Advertisement

They’ve Come Off the Streets to Make Things Work Out

Share

The exercise studio sits in a little section of Santa Monica where trendiness meets desperation. The upscale studio is some kind of converted garage, and the big corrugated tin door is usually lifted open, allowing in the breezes from off the Pacific Ocean a block away. On the sidewalk, marchers in the passing parade look in. Some stop to watch the action, nodding in time to the pounding rock music that you just can’t work out without. Eardrums need exercise, too.

Many of the spectators are street-type people, dazed and down and out, not in Beverly Hills, but close. Most of the exercisers appear to be nearer the opposite end of the socioeconomic scale.

“We see the people walking by,” says Kim Haves, director of Main Street Dance and Exercise Studio. “The diversity (between the exercisers and the spectators) is huge.”

Advertisement

An awkward situation. What to do? Main Street decided to offer workouts for the homeless, which I thought was pretty hilarious when I heard about it.

Shades of Marie Antoinette! The people are hungry? Let them do abdominal crunches.

This is a perfect example, it seemed, of why the rest of the world makes fun of Southern California. This is a perfect example of why Southern Californians make fun of Southern California.

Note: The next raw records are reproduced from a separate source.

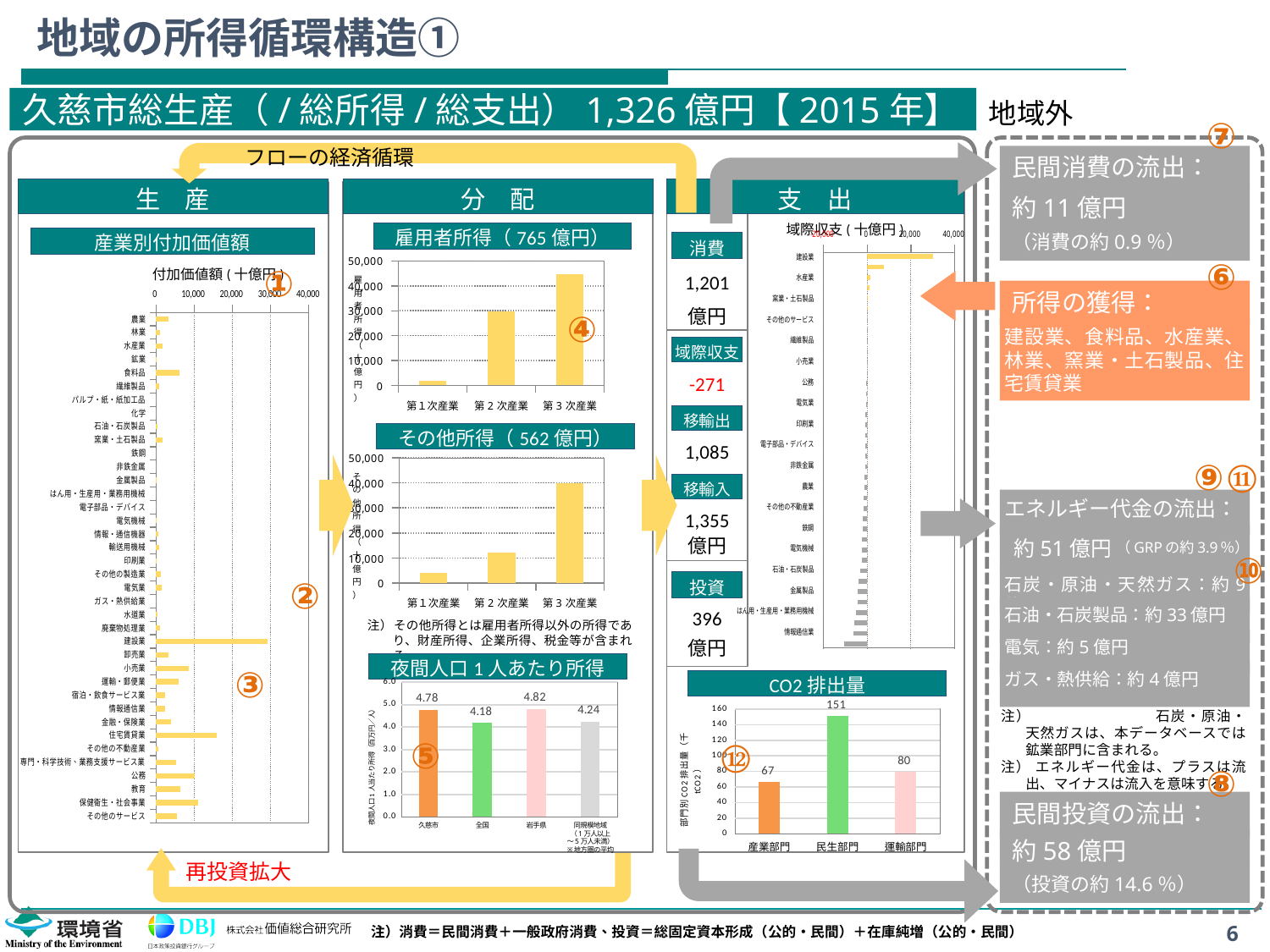
In the 夜間人口1人あたり所得 chart, what is the difference between 岩手県 and 全国? 0.64 In the CO2 排出量 chart, what is the value for 産業部門? 67 In the 夜間人口1人あたり所得 chart, which category has the lowest value? 全国 In the 雇用者所得 chart, is the value for 第3次産業 greater or less than 40,000? greater In the CO2 排出量 chart, what is the value for 民生部門? 151 In the 夜間人口1人あたり所得 chart, which is larger, 久慈市 or 同規模地域? 久慈市 In the CO2 排出量 chart, how many sectors are plotted? 3 In the その他所得 chart, which industry category has the highest value? 第3次産業 What kind of chart is the 産業別付加価値額 chart? bar chart In the CO2 排出量 chart, what is the difference between 民生部門 and 運輸部門? 71 In the CO2 排出量 chart, which sector has the highest emissions? 民生部門 In the 夜間人口1人あたり所得 chart, what is the value for 久慈市? 4.78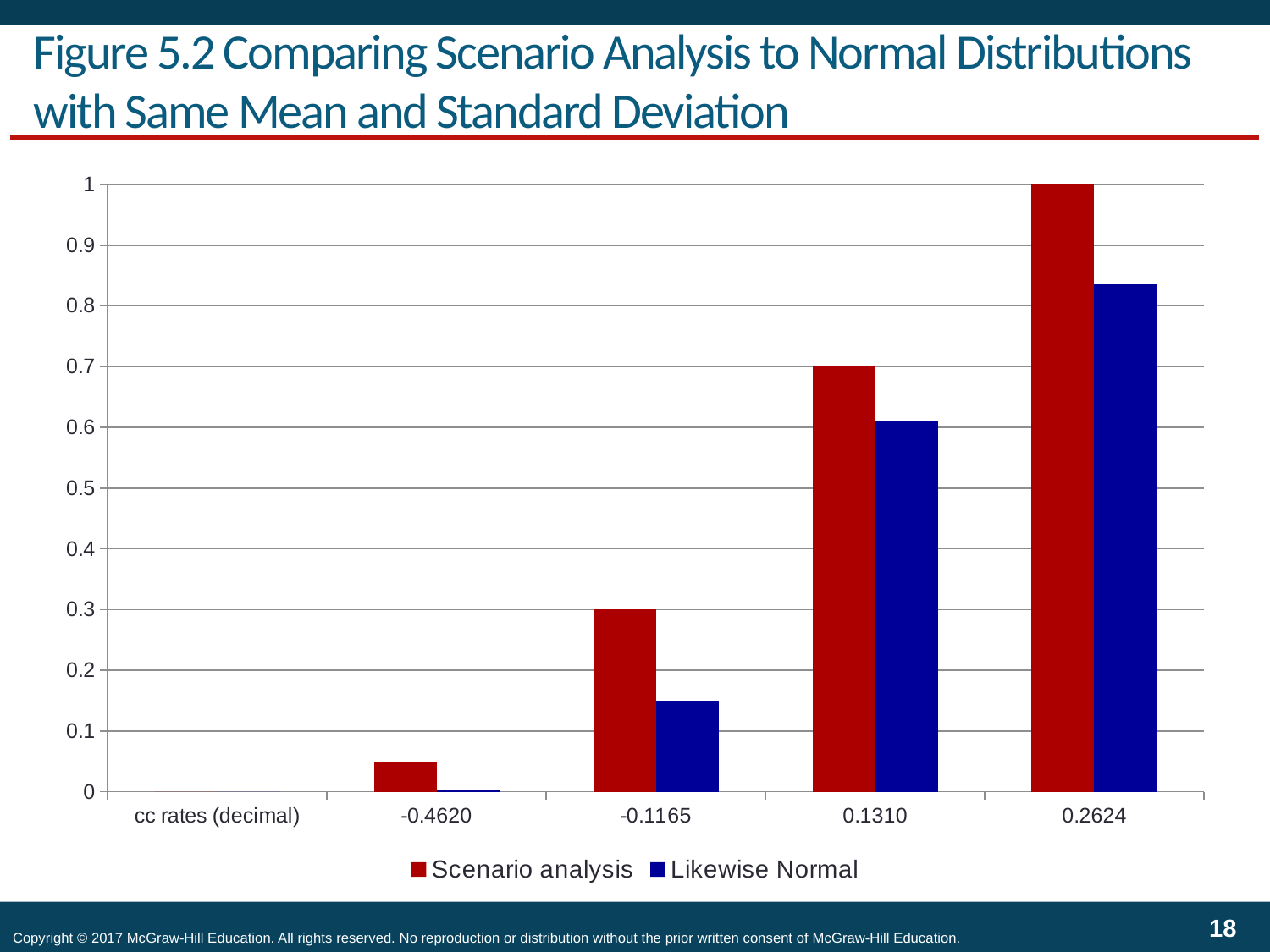
At the cc rate 0.1310, which series has the larger value, Scenario analysis or Likewise Normal? Scenario analysis Do the Scenario analysis values rise or fall as the cc rate increases along the x axis? Rise What is the difference between the Scenario analysis values at 0.2624 and 0.1310? 0.3 What type of chart is shown on the slide? Bar chart What is the Scenario analysis value at the cc rate 0.1310? 0.7 At which cc rate is the Likewise Normal value lowest? -0.4620 What is the Scenario analysis value at the cc rate -0.1165? 0.3 What colour are the Scenario analysis bars? Red What is the Scenario analysis value at the cc rate 0.2624? 1 Is the Likewise Normal value at the cc rate 0.2624 greater or less than 0.8? greater How many series does the legend list? 2 At which cc rate is the Scenario analysis value highest? 0.2624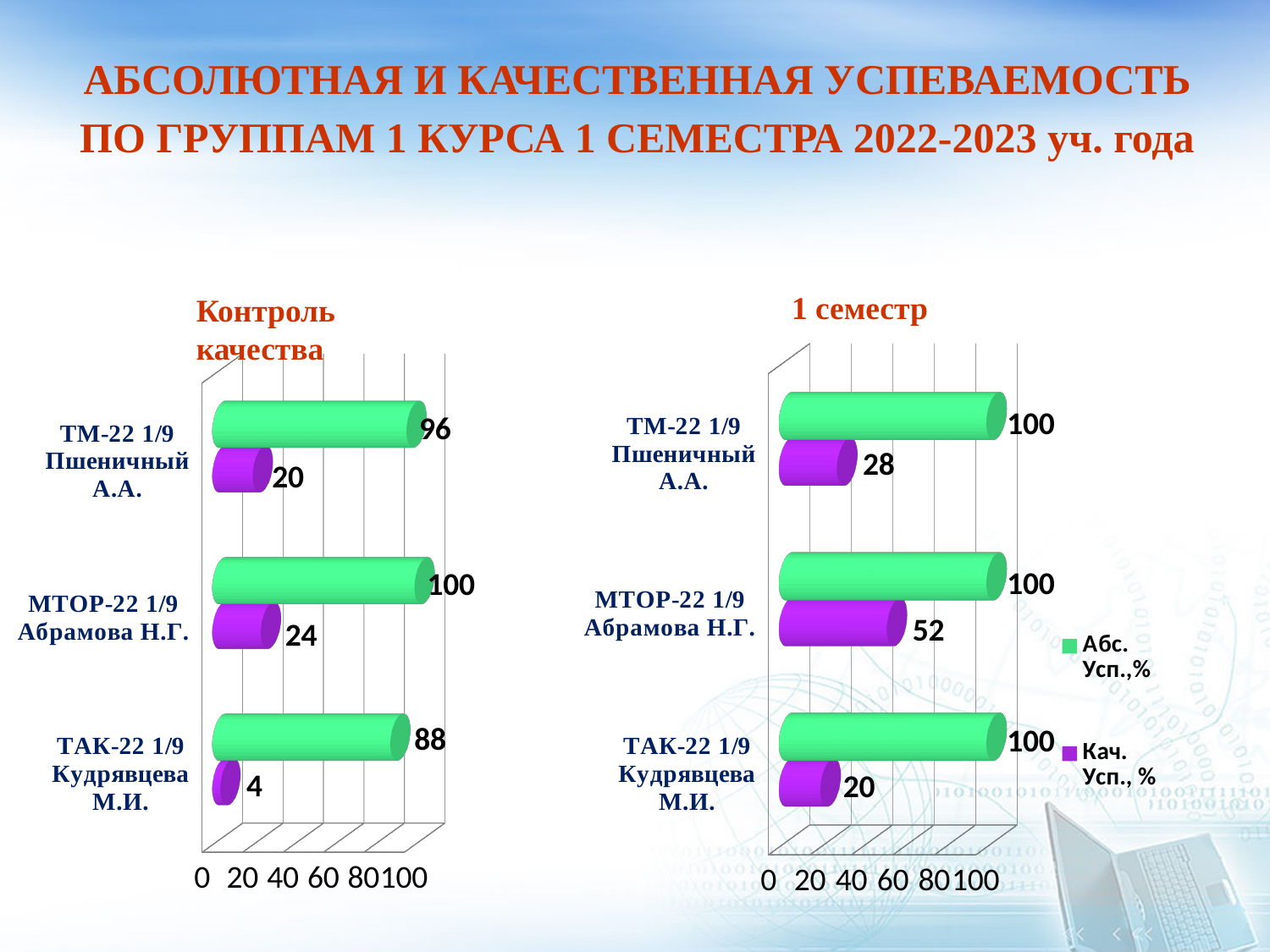
Is the Кач. Усп., % value for ТМ-22 1/9 Пшеничный А.А. larger in the 'Контроль качества' chart or in the '1 семестр' chart? 1 семестр How many groups are shown in the '1 семестр' chart? 3 How many series does the legend of the '1 семестр' chart list? 2 In the '1 семестр' chart, which group has the highest Кач. Усп., % value? МТОР-22 1/9 Абрамова Н.Г. In the '1 семестр' chart, what is the Абс. Усп.,% value for ТАК-22 1/9 Кудрявцева М.И.? 100 In the '1 семестр' chart, what is the difference between the Кач. Усп., % values for МТОР-22 1/9 Абрамова Н.Г. and ТМ-22 1/9 Пшеничный А.А.? 24 In the 'Контроль качества' chart, what is the Кач. Усп., % value for ТАК-22 1/9 Кудрявцева М.И.? 4 In the 'Контроль качества' chart, what is the difference between the Абс. Усп.,% and Кач. Усп., % values for МТОР-22 1/9 Абрамова Н.Г.? 76 What type of chart is the 'Контроль качества' chart? Bar chart In the 'Контроль качества' chart, what is the Абс. Усп.,% value for ТМ-22 1/9 Пшеничный А.А.? 96 In the '1 семестр' chart, what is the Кач. Усп., % value for МТОР-22 1/9 Абрамова Н.Г.? 52 In the 'Контроль качества' chart, which group has the lowest Абс. Усп.,% value? ТАК-22 1/9 Кудрявцева М.И.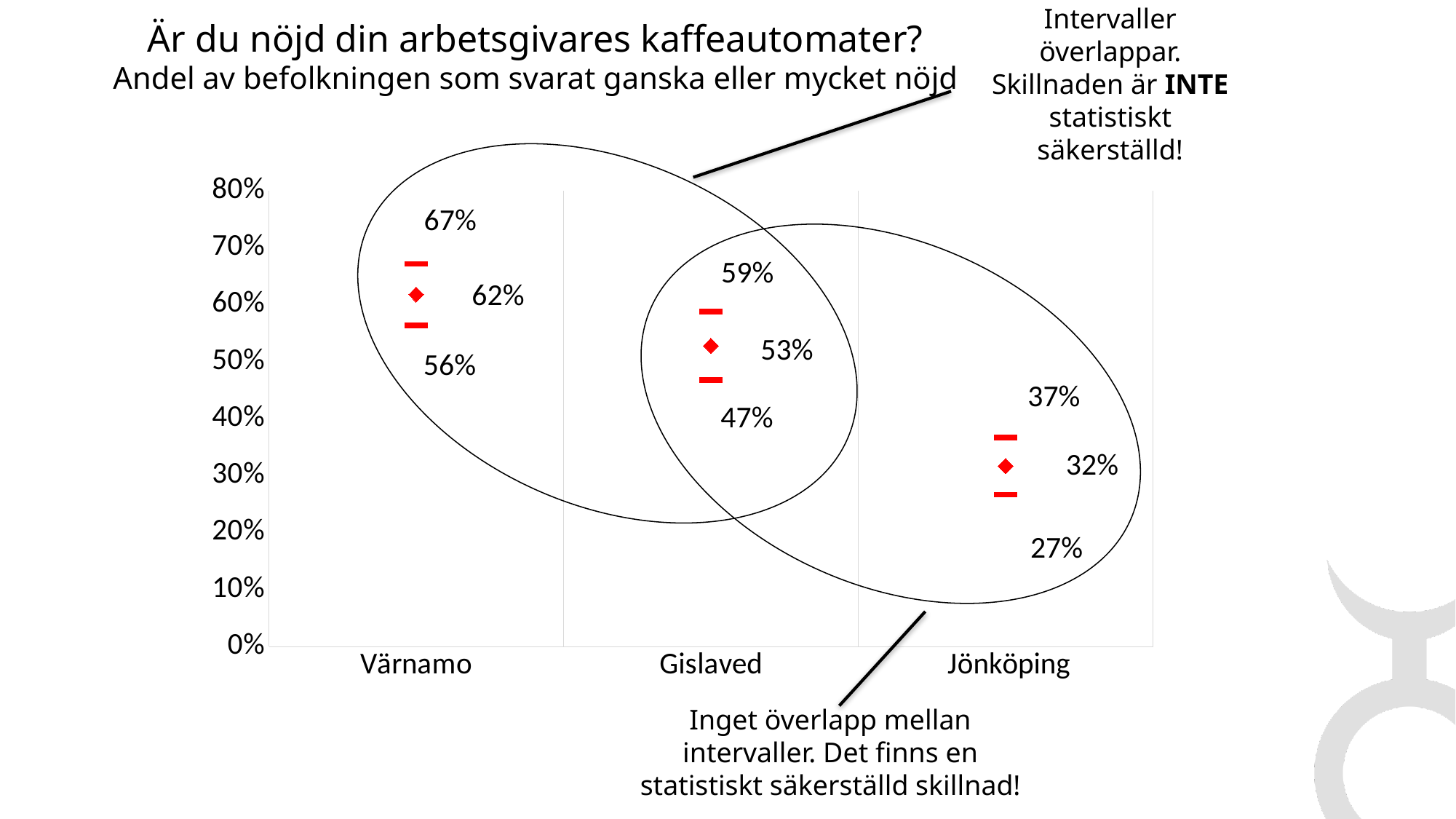
What is the point estimate (middle value) for Värnamo? 62% Which municipality has the highest point estimate? Värnamo What is the difference between the point estimates for Värnamo and Gislaved? 9 percentage points Which municipality has the lowest point estimate? Jönköping What is the difference between the upper and lower bounds of the interval for Gislaved? 12 percentage points What is the lower bound of the interval shown for Jönköping? 27% How many municipalities are shown on the x axis? 3 Which is larger, the point estimate for Gislaved or for Jönköping? Gislaved What is the point estimate (middle value) for Jönköping? 32% What is the point estimate (middle value) for Gislaved? 53% What is the upper bound of the interval shown for Värnamo? 67% Do the point estimates rise or fall from left to right along the x axis? fall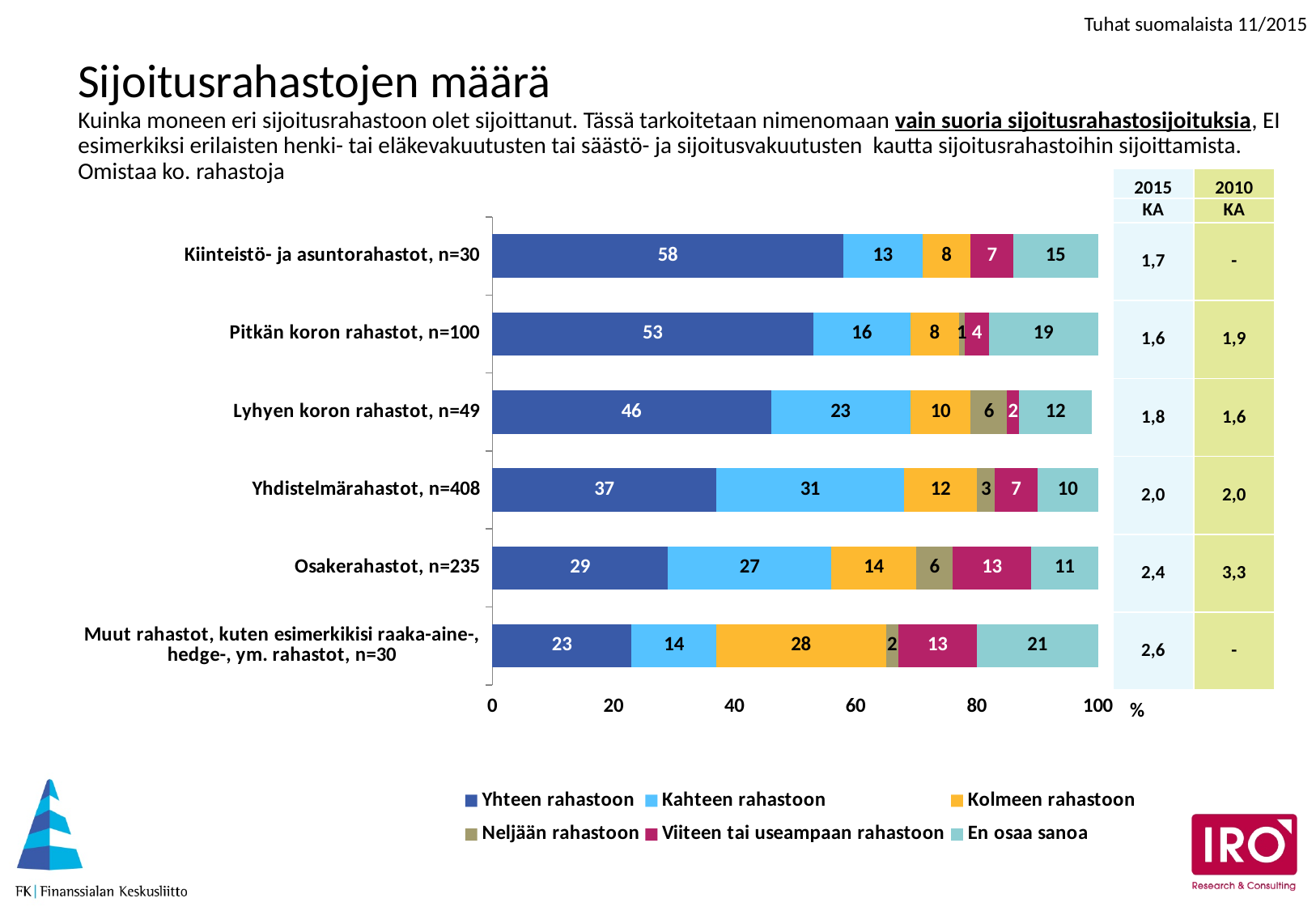
What is the difference between the 'Kahteen rahastoon' values for Yhdistelmärahastot, n=408 and Kiinteistö- ja asuntorahastot, n=30? 18 How many series does the legend list? 6 What kind of chart is shown on the slide? Stacked bar chart What is the value for 'Kolmeen rahastoon' in the 'Muut rahastot, kuten esimerkikisi raaka-aine-, hedge-, ym. rahastot, n=30' bar? 28 How many fund categories are shown in the chart? 6 Which category has the highest value for 'Kolmeen rahastoon'? Muut rahastot, kuten esimerkikisi raaka-aine-, hedge-, ym. rahastot, n=30 What is the value for 'Yhteen rahastoon' in the Osakerahastot, n=235 bar? 29 Which has a larger 'En osaa sanoa' value: Pitkän koron rahastot, n=100 or Muut rahastot, n=30? Muut rahastot, n=30 What is the value for 'Neljään rahastoon' in the Lyhyen koron rahastot, n=49 bar? 6 What is the value for 'Viiteen tai useampaan rahastoon' in the Osakerahastot, n=235 bar? 13 Which category has the highest value for 'Yhteen rahastoon'? Kiinteistö- ja asuntorahastot, n=30 Which category has the lowest value for 'Yhteen rahastoon'? Muut rahastot, kuten esimerkikisi raaka-aine-, hedge-, ym. rahastot, n=30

As it turns out, I was slightly wrong, a unique development.

The Main Street staff doesn’t herd bag ladies and winos in off the street and have them dance around to “Sledgehammer.”

What they do is offer free workouts to “transitional” homeless, which means people who have entered recovery-type houses in order to begin putting their lives back together. If exercise is good for the body and soul, a theory that is the foundation of all sports except Clipper basketball, why should only the well-to-do have access?

The program was inspired by a thief. About a year ago, Main Street hired a recovering street-type person to work at the studio. He was a sterling employee, except for his sticky fingers. He ripped off several thousand bucks from the studio safe, almost bringing the mom-and-pop type operation to its knees.

This incident, instead of turning Main Street management’s hearts against society’s rubble, turned attention to the problem right outside the open garage door.

Advertisement

Main Street owner Lisa De Mondesir contacted local social-aid programs, and she and her small staff instituted the fitness classes for the homeless. They also started a dance class for battered women from a local shelter, and a physical theater workshop for runaway teens and recovering addicts, taught by Kim Haves’ husband, Stefan. There are about 35 regulars in the three programs.

It’s all financed by contributions from corporations, local businesses, and even from some of the Main Street workout regulars. The classes are taught by the studio’s instructors, working free.

Only in Los Angeles, world capital of two breeds: the homeless and the fitness snob. The twain have met to sweat.

One recent evening, four men and two women from the nearby halfway house were huffing through an hour-long workout. They were all wearing new shoes and workout outfits, donated by Reebok and earned by faithful attendance at two months’ worth of classes.

At hour’s end, the exercisers staggered off the floor with the kind of tired exhilaration you see in a team that has just won a big game.

“I stopped coming here for a while,” said Martin, a hipster-surfer type. “I was going out with the same girl I used (drugs) with. When I started working out, she thought it was a joke. She laughed at me, and it was embarrassing. I figured she must be right, that it was a joke, so I stopped coming.

“I’m glad I came back. Now, when I talk to people, I don’t look at the ground.”

Martin was into heroin and pills. He did time in a youth detention center for attempted murder. He said he merely fired a warning shot over the head of someone who was threatening him. Like others in the class, Martin seemed like a person with a lot of energy in need of an outlet.

Advertisement

“Sometimes I feel like I’m gonna explode,” said Caryn. “I come down here and let it out. What did I do to let it out before ? Use.

“If I don’t work out, I go crazy. It’s my new addiction.”

It took some recruiting to pry most of these people from the relative safety of their transitional home and into a dance and exercise class.

“For me, personally, I could never picture myself in a crowd like this, dancing! “ Gilbert said. “Before, I’d rather make a fool of myself in a bar, flat-face on the floor.”

Stanley, a man who spent most of the last couple of years living in streets and alleys after the breakup of his family, said, “This makes me feel like part of the community, getting back in tune with people.”

Funny, but it turns out that Stanley works out for the very same reason Jane Fonda works out.

“It helps you get comfortable in your skin,” he says.